Eğer sadece ne kadar çok bilginin depolandığıyla ilgilenseydi, o zaman sınırsız bir zaman dilimi içinde, tek başına formüllere ve hap bilgilere dayanan soruların sorulduğu bir halde hazırlanırdı. Oysa artık biliyoruz ki, özellikle yeni nesil sorular, bundan fazlasını şart koşmaktadır. Özellikle hukuk gibi bir bölümü kazanabilmek için tüm bu bahsedilen faktörlerin iyi bilinmesine ve izlenmesi gereken adımların iyi belirlenmesine ihtiyaç bulunmaktadır. Aşağıda, sözü edilen adımlar detaylandırılmış ve hukuk bölümünü kazanmak için yol haritasının nasıl çıkarılacağı açıklanmıştır.

Hukuk kazanmak için izlenecek yol haritası

Sınav senesinin başlangıcı, oldukça kritik bir öneme sahiptir. Nitekim bu başlangıç, önünüzdeki süreci nasıl yöneteceğinizle ilgili temeli atacağınız kısımdır. İlk olarak, en önemli adımlardan birisi, bulunduğunuz noktadan, son güne dek süreci nasıl geçireceğinizi planlamaktır.

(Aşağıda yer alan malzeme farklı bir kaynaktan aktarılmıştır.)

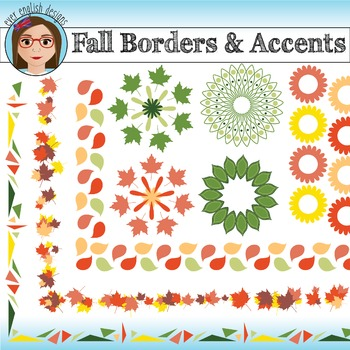 Fall Borders & Accents ~ FREEBIE!!!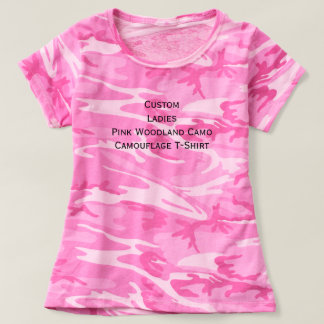 Custom Ladies Pink Woodland Camo Camouflage Tshirt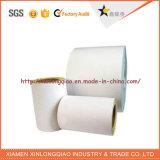 Impresión de etiquetas de vinilo adhesivo de vinilo impreso Digital Label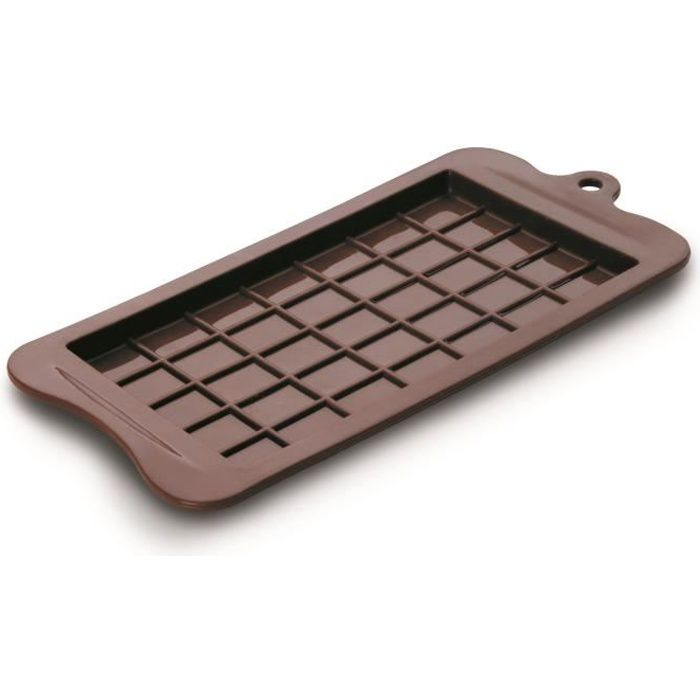 Moule tablette de chocolat 9 5 x 18 5 achat vente for 1 tablette de chocolat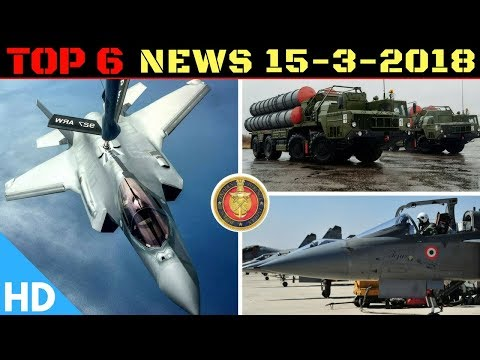 Indian Defence Updates : US Officially Mentions F-35 for India,IAF Agrees 324 Tejas, S500 Production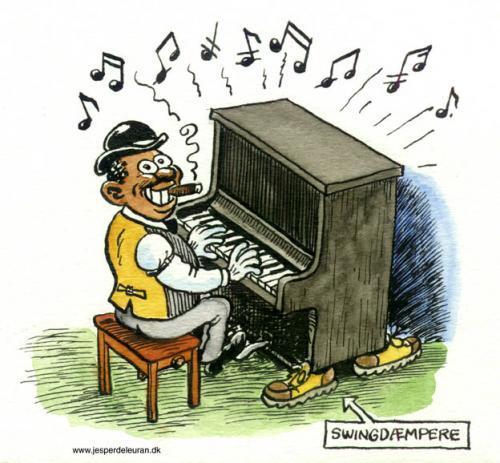 Cartoon swingders medium by deleuran tagged swing jazz music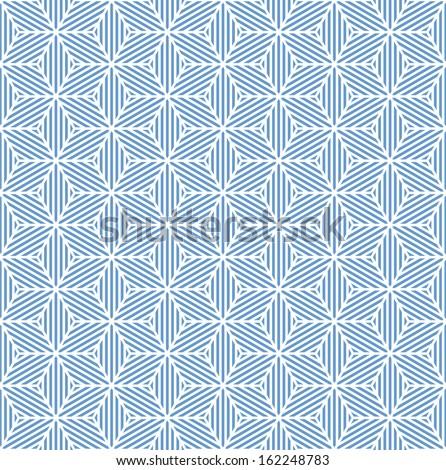 Seamless blue geometric texture. Striped diamonds pattern. Vector art. - stock vector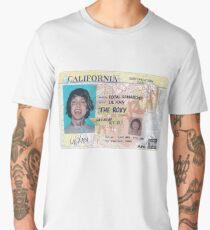Camiseta premium para hombre ID de Lil Xan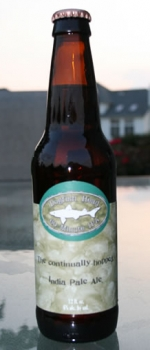 60 Minute IPA - Dogfish Head Craft Brewed Ales
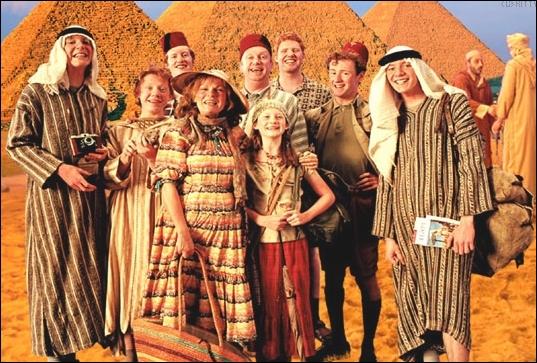 Arthur Weasley est approximativement le 2nd cousin au...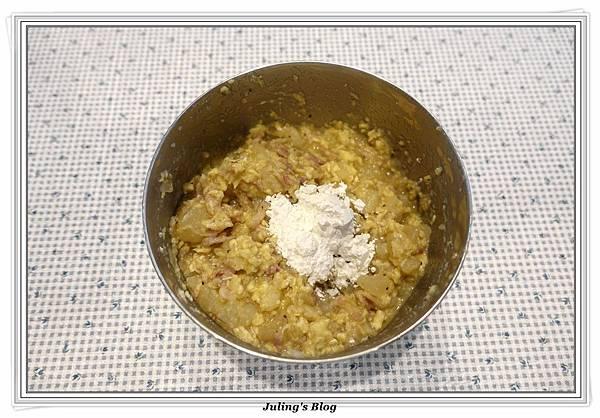 培根蛋薯餅做法9.JPG
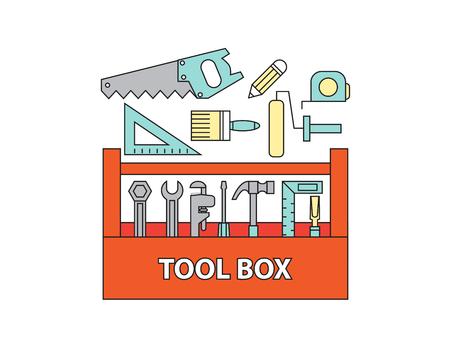 tool box , vector Ilustração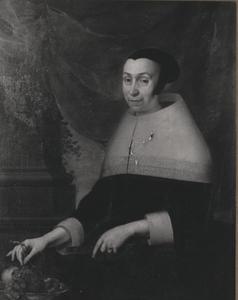 Portret van Marie de Lannoy ( -1681)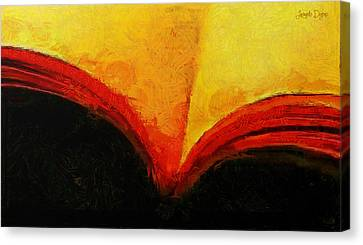 Hourglass Canvas Print - Inspiring Book - Pa by Leonardo Digenio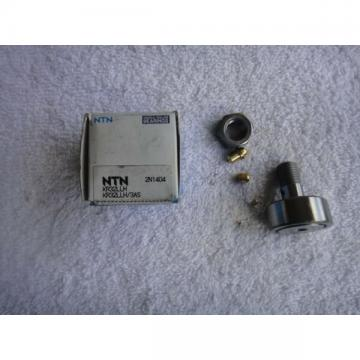 NIB NTN Cam Follower Bearing     KR32LLH       KR32LLH/3AS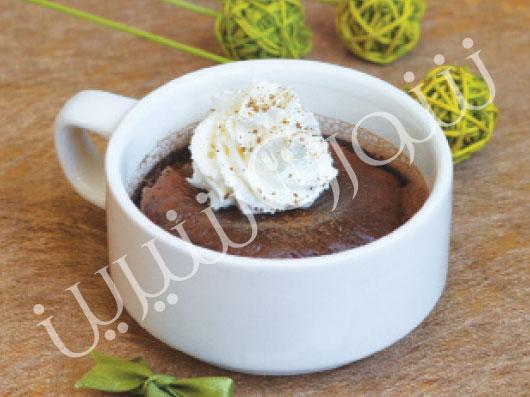 موس کیک شکلاتی | طرز تهیه موس کیک شکلاتی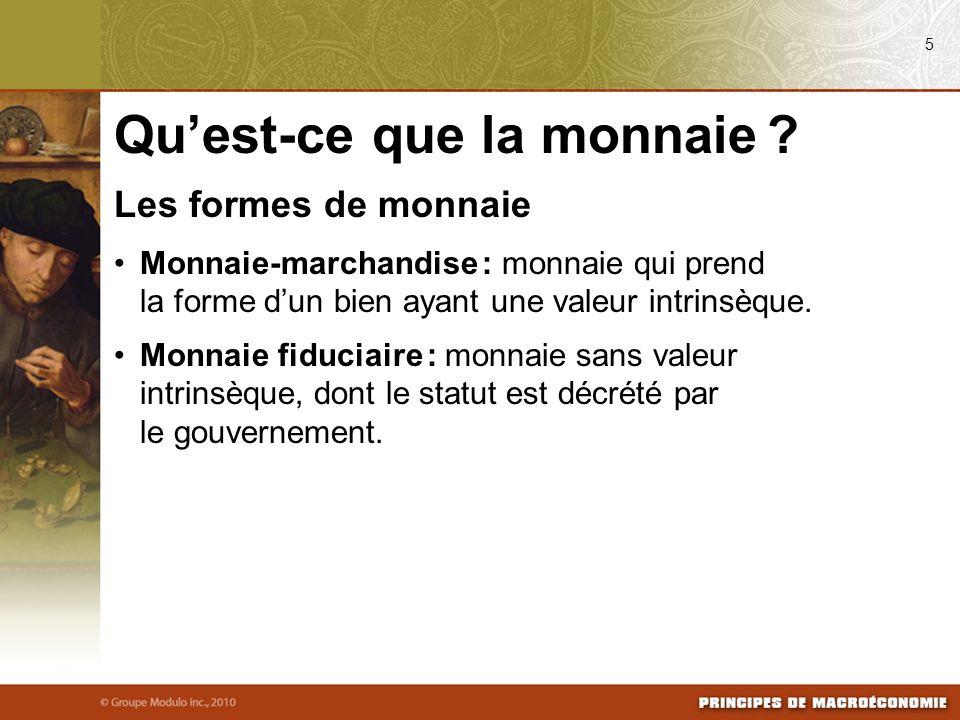 La monnaie dans léconomie canadienne Masse monétaire : quantité de monnaie en circulation dans un système économique.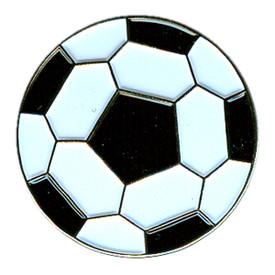 P-0123 Soccer Pin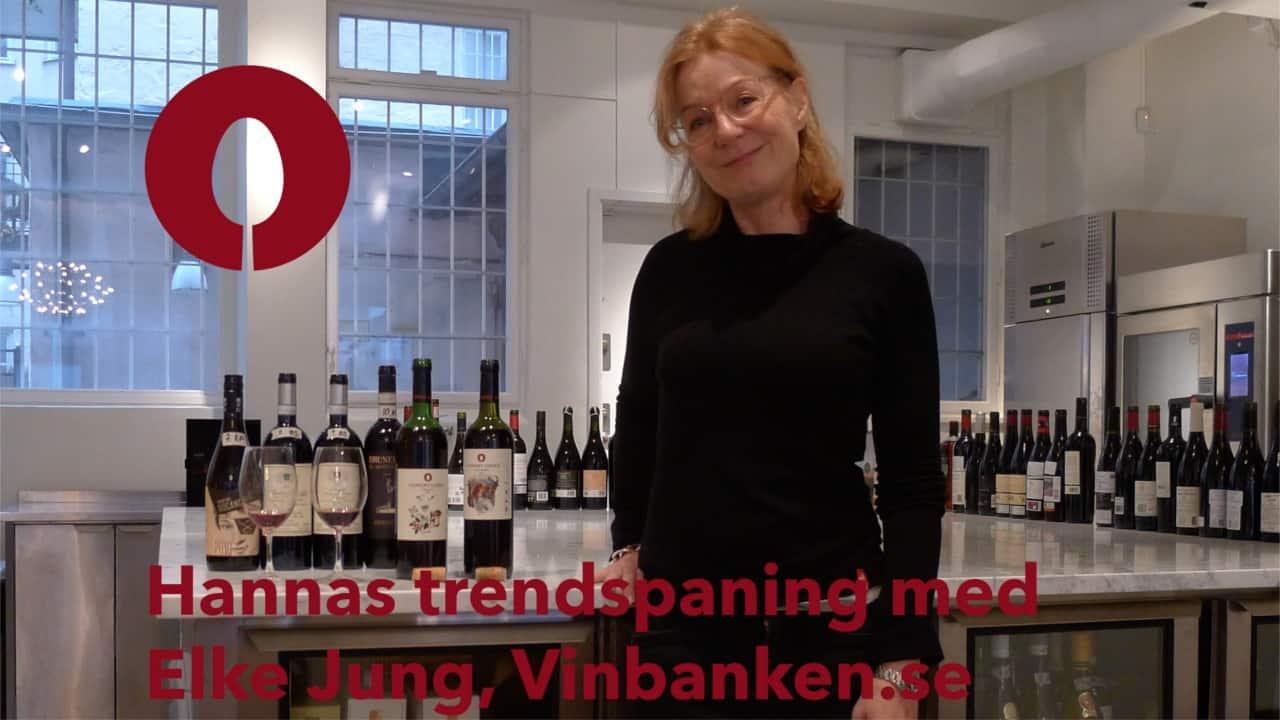 Elke Jung i Hannas trendspaning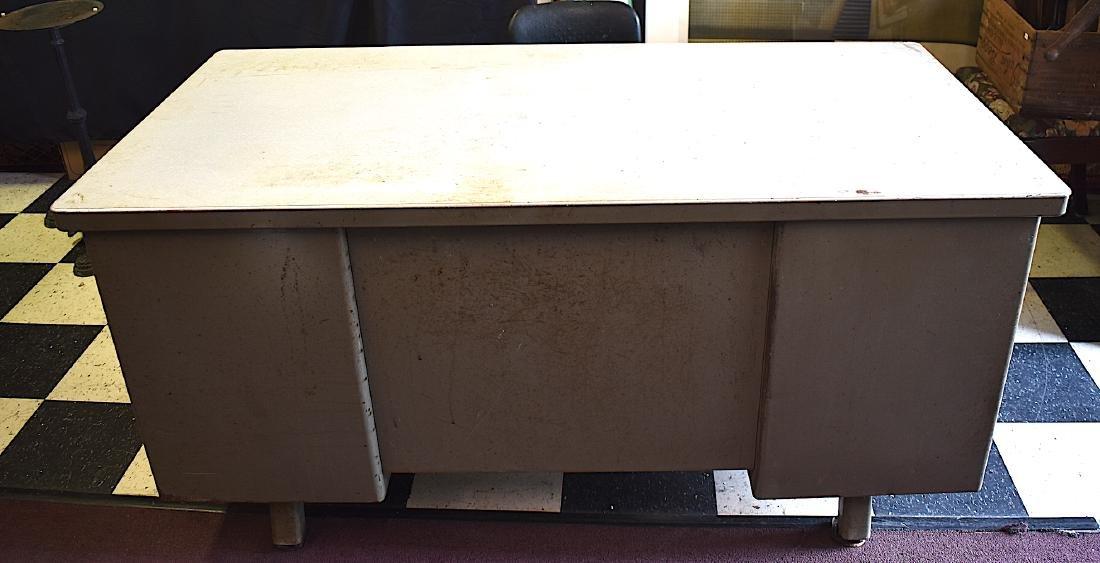Mid-Century Modern Industrial Tanker Desk w/Chair - 10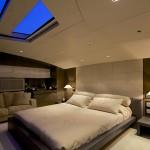 Aqua master cabin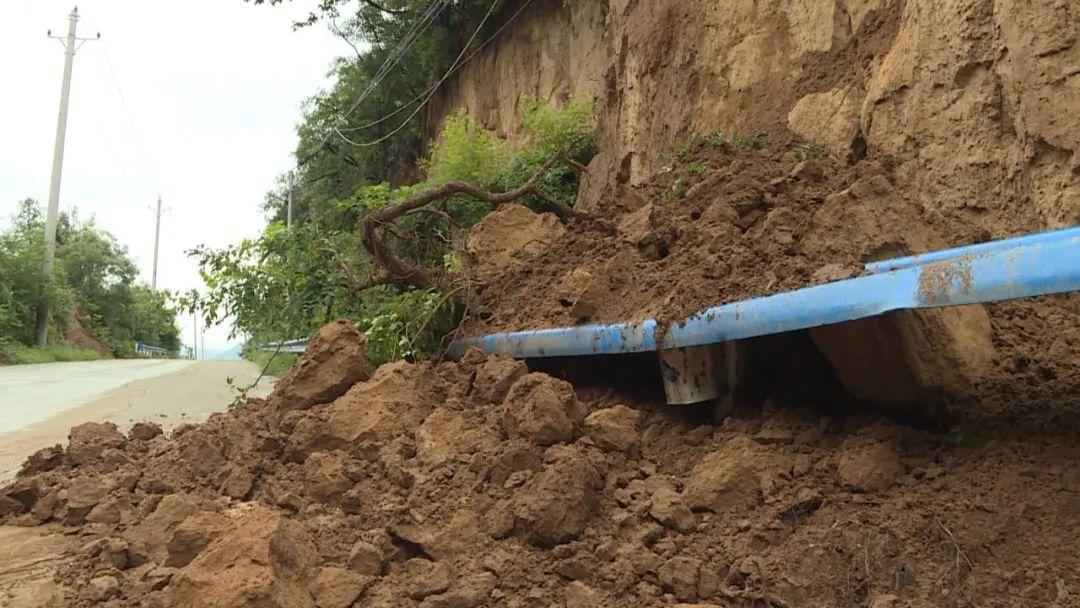 新郑:加强地质灾害隐患点排查保障群众生命财产安全
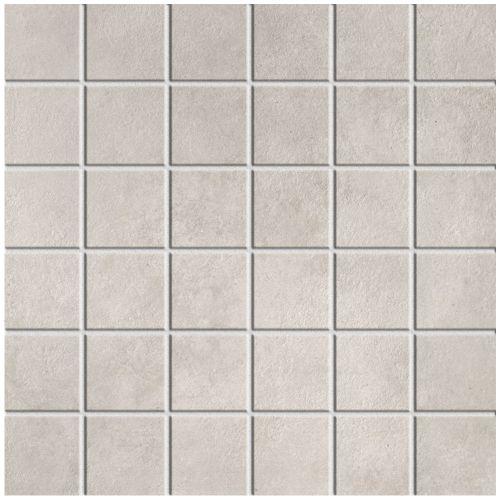 domu12x03pm-001-mosaic-uptown_dom-grey.jpg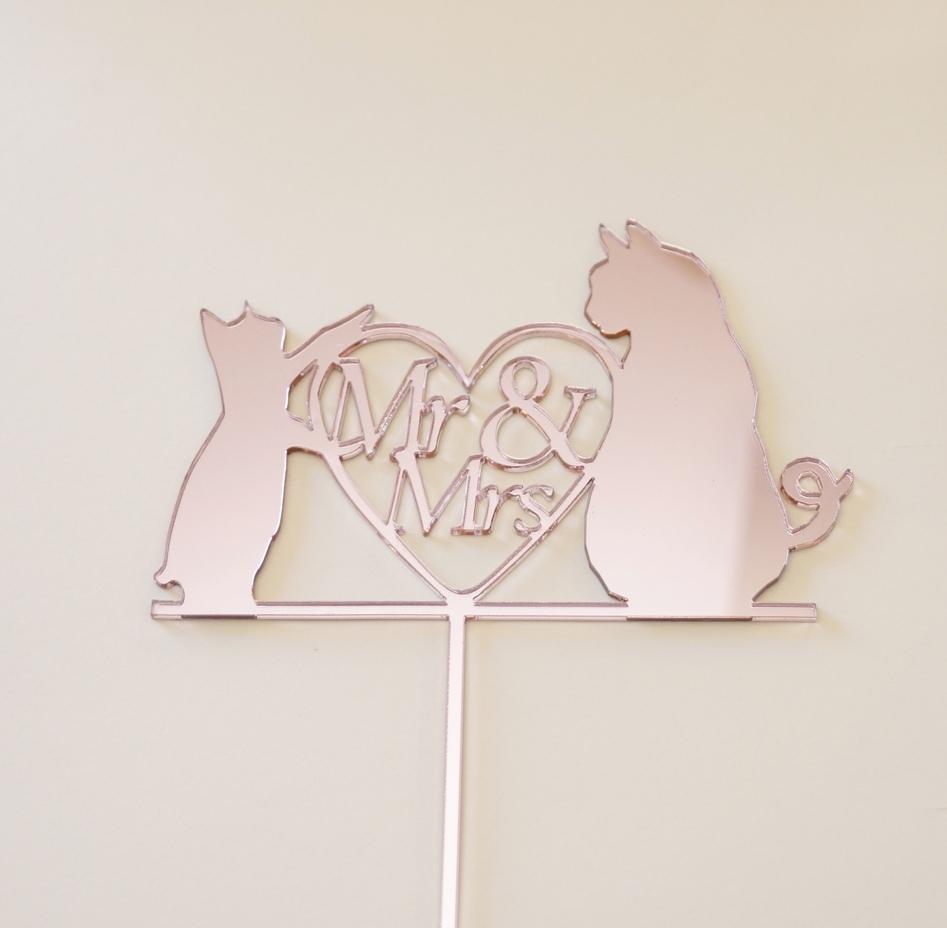 Rose Gold Mirror Mr & Mrs with Cats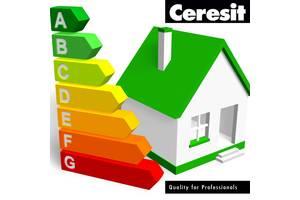 Строительные материалы Ceresit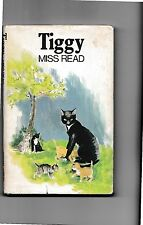 Tiggy---Miss Read---Clare Dawson---hc/dj-1971---Michael Joseph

Buradaki planlama, “bugün şunu çalışacağım, yarın şu dersi” gibi mikro ölçekli bir planlama değil, makro ölçekte, yani tüm süreci kapsayan bir planlamadır. Bir diğer deyişle, planlama özelden genele değil, genelden özele yapılmalıdır. Bunu yapmanın yolu şu şekildedir: Öncelikle, TYT ve AYT’ye yönelik tüm konuların olduğu liste ve konuların içeriği incelenir.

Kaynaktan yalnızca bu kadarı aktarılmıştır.